Couchbase high durability


#21

But, I think I get what you’re asking. Assuming your application never crashes, and you never lose your network connection to the Couchbase cluster, what specifically can you do to improve durability with Couchbase. Is that right?

Yes, My main issue is when I told my end user that transaction is completed, it must not lost, If they see history of transaction they can see completed transaction any time after my confirmation, no matter what happens, It must be durable after confirmation or no confirmation send to end user if we cannot ensure durability

I know that your example is idempotent, But I don’t get how it can help me, I know that Idempotency is the solution of my problem, I don’t get how exactly to implement it

See https://blog.couchbase.com/multi-document-transactions-acid-couchbase-2/
My logic is more complex than what is in blog’s tutorial, let’s change States a bit

public enum TransactionStates
{
    Initial = 0,
    Pending = 1,
    Committed = 2,
    Done = 3,
    Cancelling = 4,
    Cancelled = 5,
    Failing = 6,
    Failed = 7
}

If transaction remains more than 15 minutes in processing we must go to failing

My concern is just done state, I want to create a mechanism that guaranteed we don’t go to the done state unless we can guarantee that it remains on done state or at failure it go to done again

My concern is I cannot create mechanism by Idempotency, all operations that change transaction States is idempotent
But my issue is 15 minutes timeout, and the rare case when the transaction is done by primary node and processing by secondary node , at failure if we restart with secondary node and repeat logic after a while everything is OK, but after 15 minutes , transaction is failing and failed not done , I have a confirmation the end-user that is not correct and there is no way for human reconciliation, so the payee lost the money

How to log it? In a simple file? My application is distributed too, Must I use central log system? Is really needed to log , It convert my app to more complex app


#22

Ah, then I think you’re ok. Saying you’ve got a 1 active+1 replica, and you do your write with ReplicateTo=1. If that write succeeds then, unambiguously, you know it’s reached the active and the replica, and is therefore now persisted. Once you’re done that for all mutations, only then do you can return success to your user. (Under the hood, the SDK is effectively polling the replicas until it knows the mutation has been written.)

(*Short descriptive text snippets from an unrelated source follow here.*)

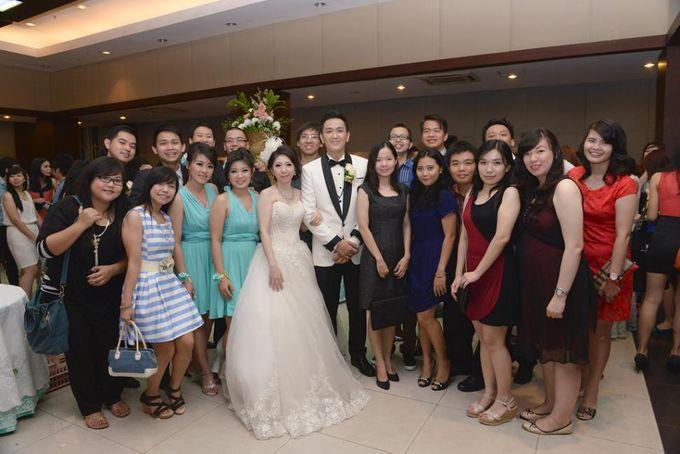 THE WEDDING OF DERWIN & JURIE / 27.09.14 / GEDUNG KOMPAS GRAMEDIA by AS2 Wedding Organizer - 002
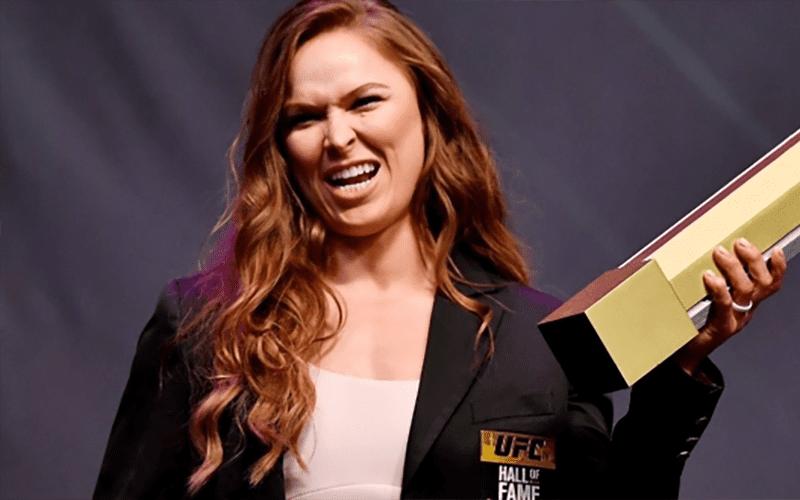 Ronda-Rousey-UFC-HOF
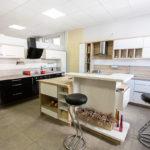 Ekspozycja Kuchni, Wyprzedaż, Tanie kuchnie, Eleganckie kuchnie, projekt 3d kuchni, kuchnie pod wymiar, montaż kuchni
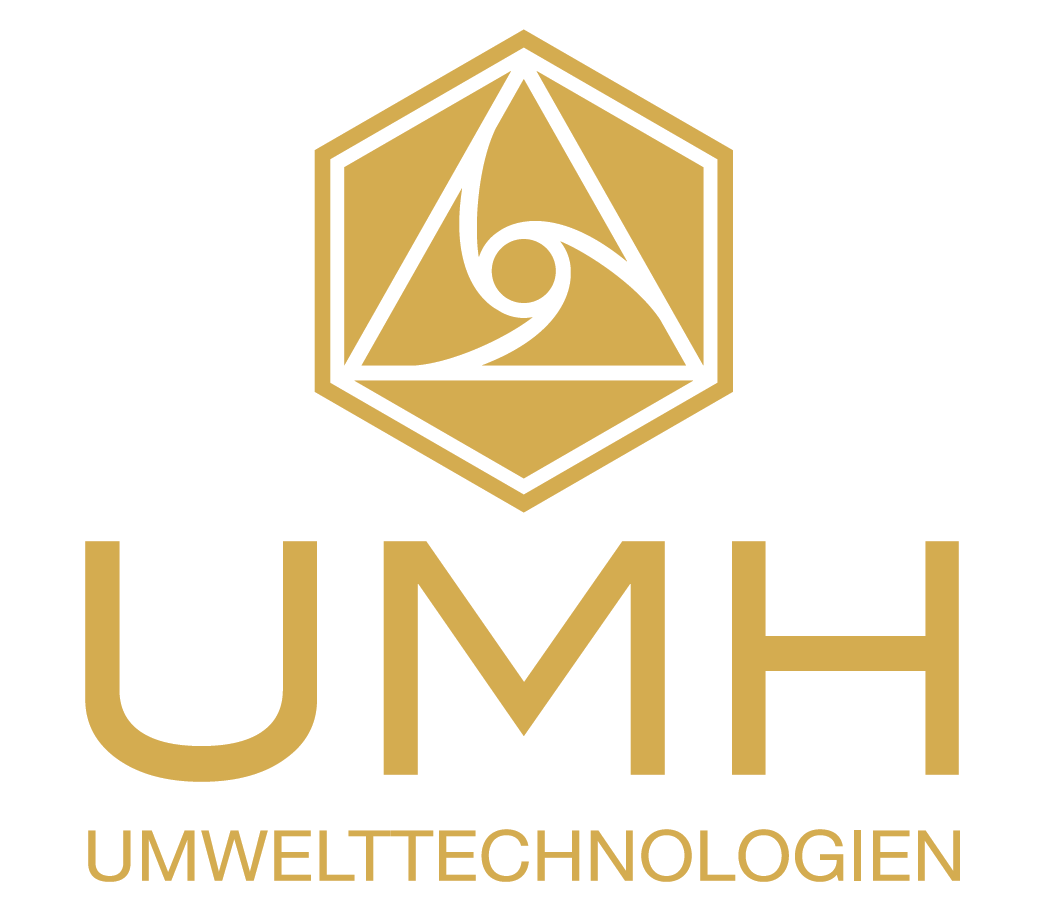 https://www.orion-technologies.fr/sante/wp-content/uploads/2016/04/UMH-Logo.png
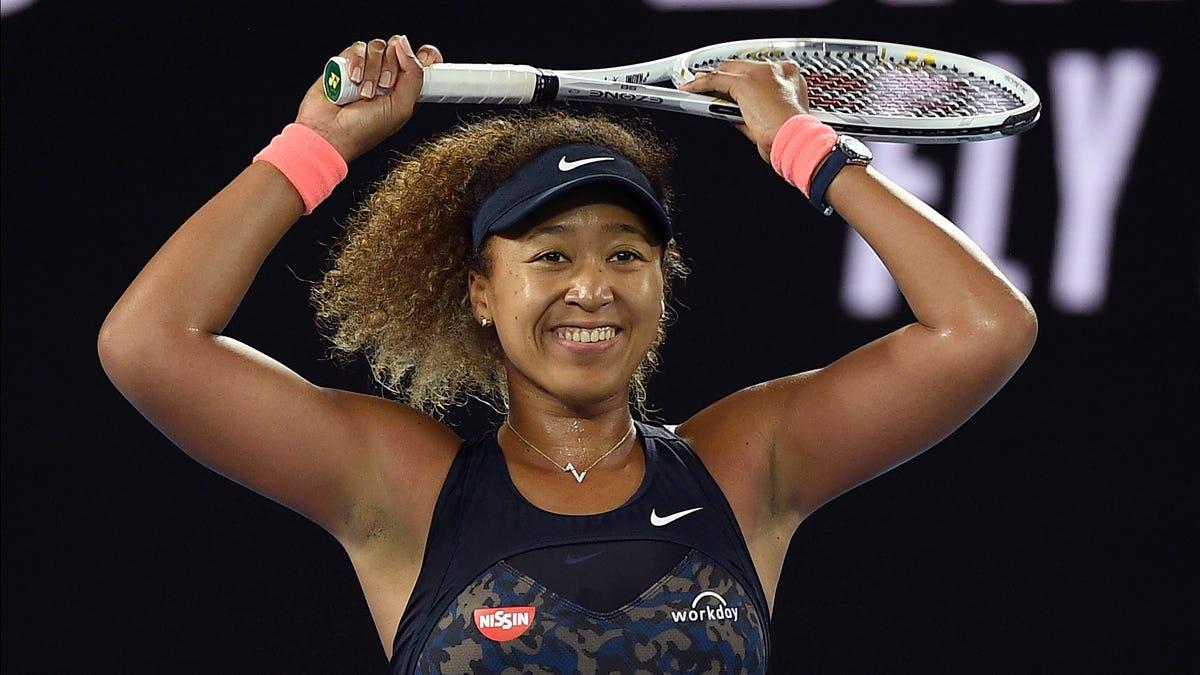 Osaka closes strong to beat Brady in Australian Open women's final 2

How to log it? In a simple file? My application is distributed too, Must I use central log system? Is really needed to log , It convert my app to more complex app

Well, a banking app, I would think probably is going to be rather complex :slight_smile: Yes, you would need your logging to be reliable, and probably centralised so another instance of your app can take over if needed. Take Couchbase out of the equation. Your end-user clicks a button to start a transfer from one account to another. Do you want to ever lose a record of that event?

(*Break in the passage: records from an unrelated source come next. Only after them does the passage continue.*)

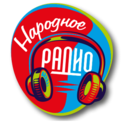 Narodnoe Radio-Logo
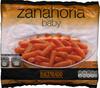 Zanahoria baby - Produit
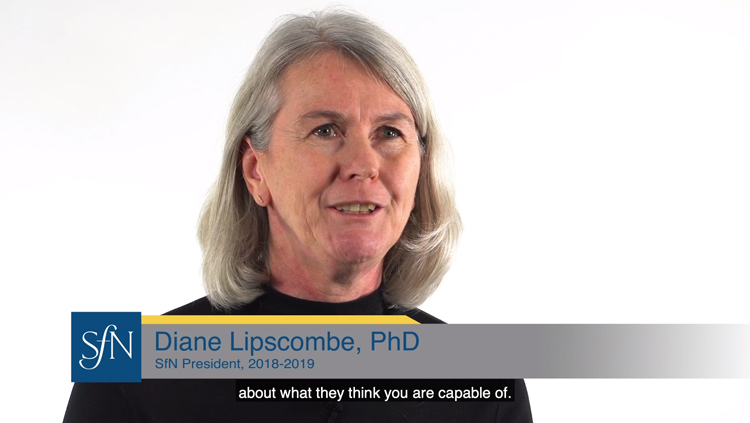 Diane Lipscombe sits in front of a white backdrop and shares advice for the next generation of women.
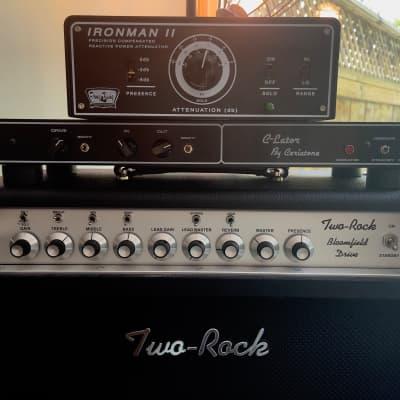 Tone King Ironman II 100-Watt Precision Compensated Reactive Power Attenuator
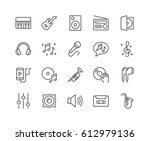 simple set of music related... | Shutterstock .eps vector #612979136
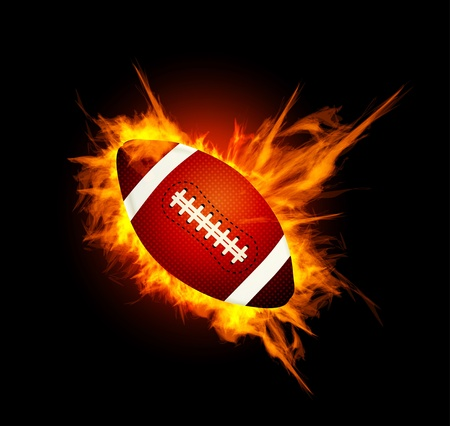 throwing ball: Realistic American football in the fire Illustration
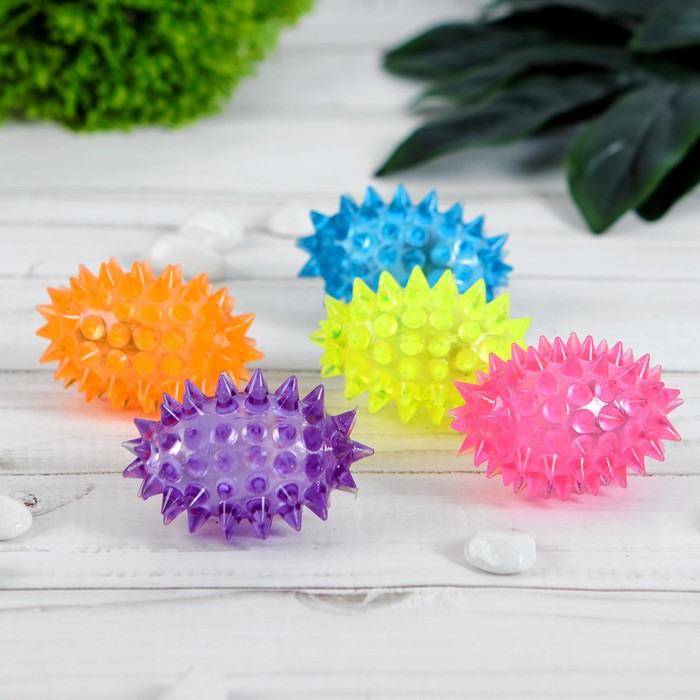 Мяч световой «Ёжик регби», цвета МИКС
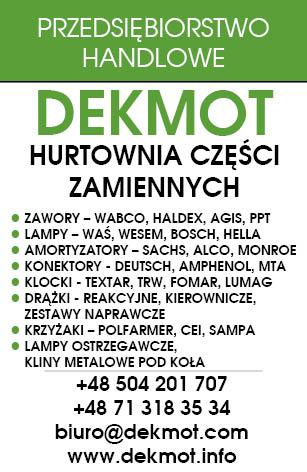 dekomot_65x100.jpg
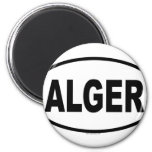 ALGER REFRIGERATOR MAGNET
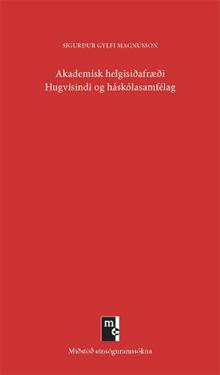 Akademísk helgisiðafræði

This is what I’ve been trying to convey throughout. Achieving ultra-high durability is not (solely) a database problem, it requires persistence and reliability throughout your system. For 100% durability, I feel you need at least 2 sources of truth on the data: e.g. the log maintained by the application, and the database. This allows you to reconcile in cases where e.g. you start the write to database and then your application immediately crashes.


#23

Ah, then I think you’re ok. Saying you’ve got a 1 active+1 replica, and you do your write with ReplicateTo=1

Just I cannot understand , why I must have replica?? If I have 1 active+ 1 replica with replicate_to=1, when 1 node get down, I have no write any more, I know that I can read , But all writes just persisted in primary and It is unclear for me what must I do after because , if replica node returns and syned with primary so all writes that failed , be succeeded (done state) and I told end-user that transaction is not completed!!! Oh my God , it is a vicious cycle :cry:

I know that you told I must have a log system too, and the problem is not couchbase problem , it is a fundamental problem

Can you sugged me a book or article that help me, I need to create a reliable application


#24

Yes, well if you’re going for max durability, 1 active + 1 replica isn’t really enough, for the reason you’ve given. So I would suggest (with my usual disclaimer that these are the personal thoughts of a fairly new employee, rather than an official Couchbase recommendation, plus that these settings will be way overkill I think for most users, and are suggested purely in the context of trying to absolutely maximise your durability):

  1. Run lots of nodes, diffusing the risk/impact of hardware failure. At least 4, to support:

  2. Use active + the full 3 replicas, and write with replicateTo=2. Hardware is unreliable and nodes can and will go down or be unavailable. This lets you survive 1 node going down, while your replicateTo=2 writes continue to succeed, and you data is safely replicated to 3 locations. As long as your durable write has succeeded, then I don’t think you can lose data in this 1-node-down scenario (though I would welcome comment from my more experienced colleagues). Once that downed node’s replica is back, it will safely sync back up with the up-to-date active.
    You could be even safer and write with replicateTo=3, but then have to manage some more complexity in the app (e.g. retrying failed/timed-out writes with replicateTo=2).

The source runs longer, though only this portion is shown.